Employee disputes public database figures
According to Shirley, the membership total came from publicly available Centers for Medicare & Medicaid Services (CMS) and U.S. Department of Health and Human Services (HHS) data.
“This public document says you have 7,899 members,” Shirley said during the encounter. After the employee denied having that many members, Shirley responded, “So you’re overbilling then? You’re getting paid $1,600 per patient — that’s how you got $12.9 million in 2024.”
The employee replied, “Please leave,” and declined to discuss the billing data further.
Shirley later argued that the reported membership total appeared inconsistent with the size of the facility, although no government agency has publicly concluded that the center committed fraud based on those figures.

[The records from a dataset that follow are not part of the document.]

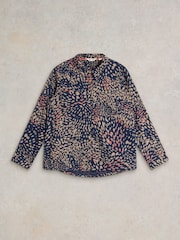 White Stuff Blue Sophie 100% Organic Cotton Shirt - Image 5 of 6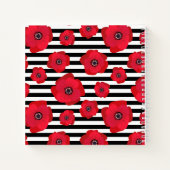 Carnet Poppies rouges et bandes noires - Nom (Dos)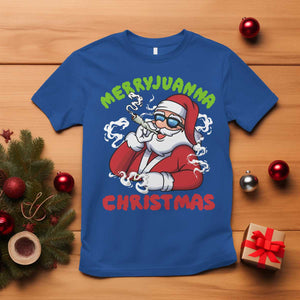 Funny Christmas Weed T Shirt Merryjuanna Christmas Santa Xmas TS11 Royal Blue Print Your Wear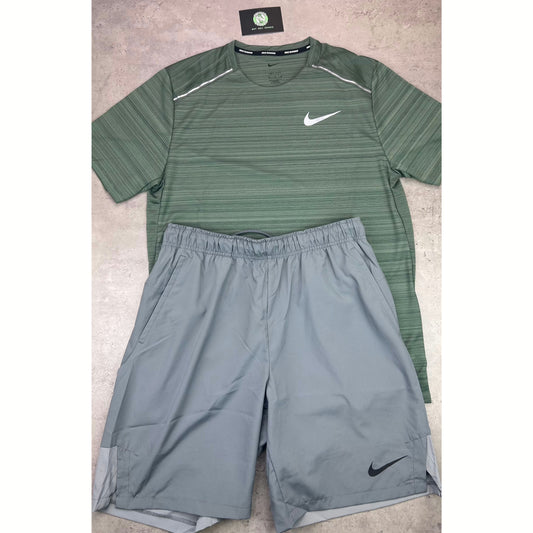 Nike Miler Dri-Fit T-Shirt “Juniper Fog” With “Smoke Grey” Nike Train Shorts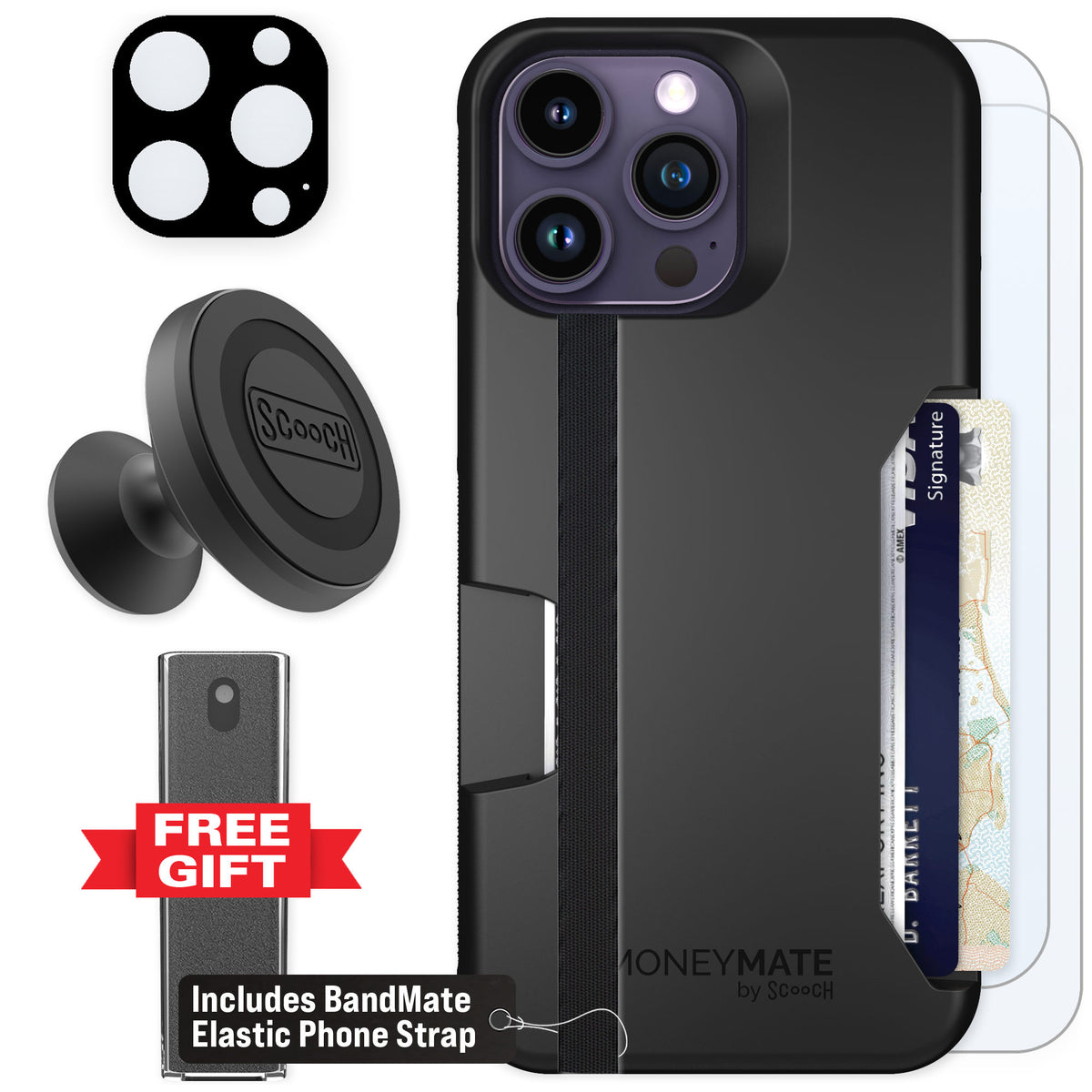 Scooch Moneymate Black for iPhone 14 Pro Max — Defender Bundle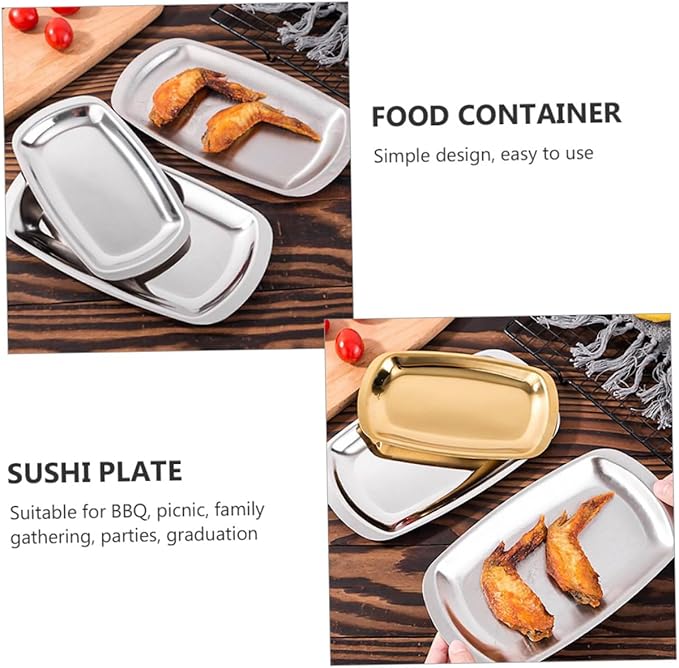 LIFKOME BBQ Plate Sushi Plate Stainless Steel Sushi Platter Serving Tray for Picnic Family Gathering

Broader investigation into adult day care spending
The confrontation was part of a larger investigation by Shirley examining Medicaid-funded adult day care centers in Flushing. Throughout the video, he visited several facilities and questioned operators about public reimbursement records, transportation billing, and allegations of kickbacks.
Employees at one separate adult day care told Shirley they believed some competitors were offering financial incentives to attract members, while insisting their own operation did not participate in such practices. Those claims were made during recorded interviews but were not independently verified.
The video also features Dr. Mehmet Oz, administrator of the Centers for Medicare & Medicaid Services, discussing healthcare fraud broadly. Oz said suspicious billing patterns and businesses operating from unlikely locations can be indicators investigators examine, but he did not accuse any specific facility shown in the video of criminal wrongdoing without further investigation.
What happens next
As of the video’s publication, no criminal charges or enforcement actions related to the specific Flushing facility featured in the confrontation had been announced.
Why it matters
Medicaid-funded adult day care programs provide social services, meals, activities and supervision for eligible seniors. Because the programs are financed with taxpayer dollars, unusually high reimbursement figures or discrepancies in public records often draw scrutiny from watchdogs, journalists and government investigators.